8. The biphenyl addition device for melt spinning as described in any one of claims 1 to 7, characterized in that, The fluid passage of the biphenyl vapor reflux pipeline of the melt spinning equipment is sequentially equipped with a first flow regulating valve, a steam filter, and a check valve; the fluid passage of the first pipeline is equipped with a second flow regulating valve, the fluid passage of the second pipeline is equipped with a third flow regulating valve, the fluid passage of the third pipeline is equipped with a fourth flow regulating valve, and the fluid passage of the heating medium pipeline is equipped with a fifth flow regulating valve.

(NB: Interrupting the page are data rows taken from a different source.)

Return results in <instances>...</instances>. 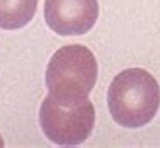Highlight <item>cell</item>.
<instances>
[{
    "instance_id": "obj_1",
    "label": "cell",
    "mask_w": 160,
    "mask_h": 148,
    "mask_svg": "<svg viewBox=\"0 0 160 148\" xmlns=\"http://www.w3.org/2000/svg\"><path fill=\"white\" fill-rule=\"evenodd\" d=\"M97 60L89 48L82 44L62 46L53 53L46 67L48 96L65 107L73 106L89 99L97 82Z\"/></svg>"
},
{
    "instance_id": "obj_2",
    "label": "cell",
    "mask_w": 160,
    "mask_h": 148,
    "mask_svg": "<svg viewBox=\"0 0 160 148\" xmlns=\"http://www.w3.org/2000/svg\"><path fill=\"white\" fill-rule=\"evenodd\" d=\"M108 107L123 128L147 126L158 112L160 85L143 68H128L112 78L108 89Z\"/></svg>"
},
{
    "instance_id": "obj_3",
    "label": "cell",
    "mask_w": 160,
    "mask_h": 148,
    "mask_svg": "<svg viewBox=\"0 0 160 148\" xmlns=\"http://www.w3.org/2000/svg\"><path fill=\"white\" fill-rule=\"evenodd\" d=\"M96 124L94 104L83 102L65 107L46 96L39 109V126L44 136L58 146H78L92 135Z\"/></svg>"
},
{
    "instance_id": "obj_4",
    "label": "cell",
    "mask_w": 160,
    "mask_h": 148,
    "mask_svg": "<svg viewBox=\"0 0 160 148\" xmlns=\"http://www.w3.org/2000/svg\"><path fill=\"white\" fill-rule=\"evenodd\" d=\"M97 17V0H44V21L58 36L87 34Z\"/></svg>"
},
{
    "instance_id": "obj_5",
    "label": "cell",
    "mask_w": 160,
    "mask_h": 148,
    "mask_svg": "<svg viewBox=\"0 0 160 148\" xmlns=\"http://www.w3.org/2000/svg\"><path fill=\"white\" fill-rule=\"evenodd\" d=\"M39 0H0V29L16 31L32 21Z\"/></svg>"
},
{
    "instance_id": "obj_6",
    "label": "cell",
    "mask_w": 160,
    "mask_h": 148,
    "mask_svg": "<svg viewBox=\"0 0 160 148\" xmlns=\"http://www.w3.org/2000/svg\"><path fill=\"white\" fill-rule=\"evenodd\" d=\"M3 145H5V143H3V140H2V136H0V148H2Z\"/></svg>"
}]
</instances>
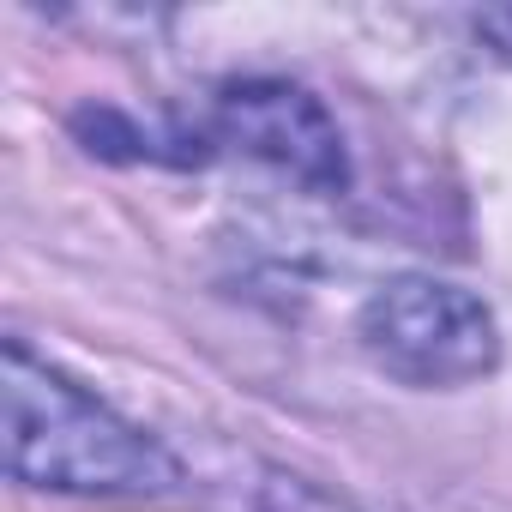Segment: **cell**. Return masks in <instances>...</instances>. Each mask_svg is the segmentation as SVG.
Returning <instances> with one entry per match:
<instances>
[{"instance_id":"obj_2","label":"cell","mask_w":512,"mask_h":512,"mask_svg":"<svg viewBox=\"0 0 512 512\" xmlns=\"http://www.w3.org/2000/svg\"><path fill=\"white\" fill-rule=\"evenodd\" d=\"M362 350L404 386H464L500 362V332L470 290L392 278L362 308Z\"/></svg>"},{"instance_id":"obj_3","label":"cell","mask_w":512,"mask_h":512,"mask_svg":"<svg viewBox=\"0 0 512 512\" xmlns=\"http://www.w3.org/2000/svg\"><path fill=\"white\" fill-rule=\"evenodd\" d=\"M217 133L314 193H344L350 151L326 103L290 79H247L217 97Z\"/></svg>"},{"instance_id":"obj_4","label":"cell","mask_w":512,"mask_h":512,"mask_svg":"<svg viewBox=\"0 0 512 512\" xmlns=\"http://www.w3.org/2000/svg\"><path fill=\"white\" fill-rule=\"evenodd\" d=\"M266 512H344V506H332L326 494H314V488H302V482L272 476V488H266Z\"/></svg>"},{"instance_id":"obj_5","label":"cell","mask_w":512,"mask_h":512,"mask_svg":"<svg viewBox=\"0 0 512 512\" xmlns=\"http://www.w3.org/2000/svg\"><path fill=\"white\" fill-rule=\"evenodd\" d=\"M476 31H482V37H488L506 61H512V7H488V13L476 19Z\"/></svg>"},{"instance_id":"obj_1","label":"cell","mask_w":512,"mask_h":512,"mask_svg":"<svg viewBox=\"0 0 512 512\" xmlns=\"http://www.w3.org/2000/svg\"><path fill=\"white\" fill-rule=\"evenodd\" d=\"M7 470L67 494H157L175 482V458L79 392L67 374L37 362L19 338L7 344Z\"/></svg>"}]
</instances>
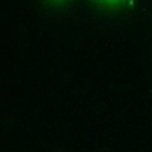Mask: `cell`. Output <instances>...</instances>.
Listing matches in <instances>:
<instances>
[{
	"label": "cell",
	"mask_w": 152,
	"mask_h": 152,
	"mask_svg": "<svg viewBox=\"0 0 152 152\" xmlns=\"http://www.w3.org/2000/svg\"><path fill=\"white\" fill-rule=\"evenodd\" d=\"M101 1L109 2V4H116V2H120V1H122V0H101Z\"/></svg>",
	"instance_id": "1"
}]
</instances>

9. The biphenyl addition device for melt spinning as described in claim 8, characterized in that, The biphenyl addition device for melt spinning also includes a PLC control system. The PLC control system is electrically connected to the first flow regulating valve, the second flow regulating valve, the third flow regulating valve, the fourth flow regulating valve, the fifth flow regulating valve, and the upper, middle, and lower temperature sensors of the replenishment tank. The PLC control system is used to execute the following control logic: Based on the temperature feedback from the first temperature sensor installed in the heat exchange tank, the opening of the third flow regulating valve installed in the fluid passage of the second pipeline is adjusted to control the heating rate of the first gradient heating stage, so that the biphenyl liquid in the heat exchange tank is heated to 150℃~180℃. Based on the temperature feedback from the second temperature sensor located at the tube outlet of the liquid phase heat exchanger, the opening of the fifth flow regulating valve located in the fluid passage of the fourth pipeline and the fourth flow regulating valve located in the fluid passage of the third pipeline are adjusted to control the heating rate of the second gradient heating stage, so that the biphenyl liquid at the tube outlet of the liquid phase heat exchanger is heated to 200℃~210℃. Based on the temperatures fed back by the upper, middle, and lower temperature sensors of the heating tank, the opening of the fifth flow regulating valve installed on the fluid passage of the heating medium pipeline is adjusted to control the heating rate of the third gradient heating stage and maintain the outlet temperature of the heating tank at 245℃~255℃. Based on the temperature feedback from the third temperature sensor installed in the main evaporator, the opening of the first flow regulating valve on the fluid passage of the biphenyl vapor reflux pipeline installed in the melt spinning equipment is adjusted to control the heating rate of the fourth gradient heating stage, so that the biphenyl liquid in the main evaporator evaporates and is maintained at 245℃~255℃. The heating rates of the first, second, third, and fourth gradient heating stages are controlled within their respective preset ranges.
10. The biphenyl addition device for melt spinning as described in claim 9, characterized in that, The PLC control system is also electrically connected to a multi-point temperature monitoring module located inside the melt spinning chamber of the melt spinning equipment, and is used to execute the following control logic: When the temperature fluctuation at any point in the melt spinning box exceeds ±1.5℃, the opening of the first flow regulating valve and the fifth flow regulating valve is reduced until the temperature fluctuation at that point returns to within ±1.5℃.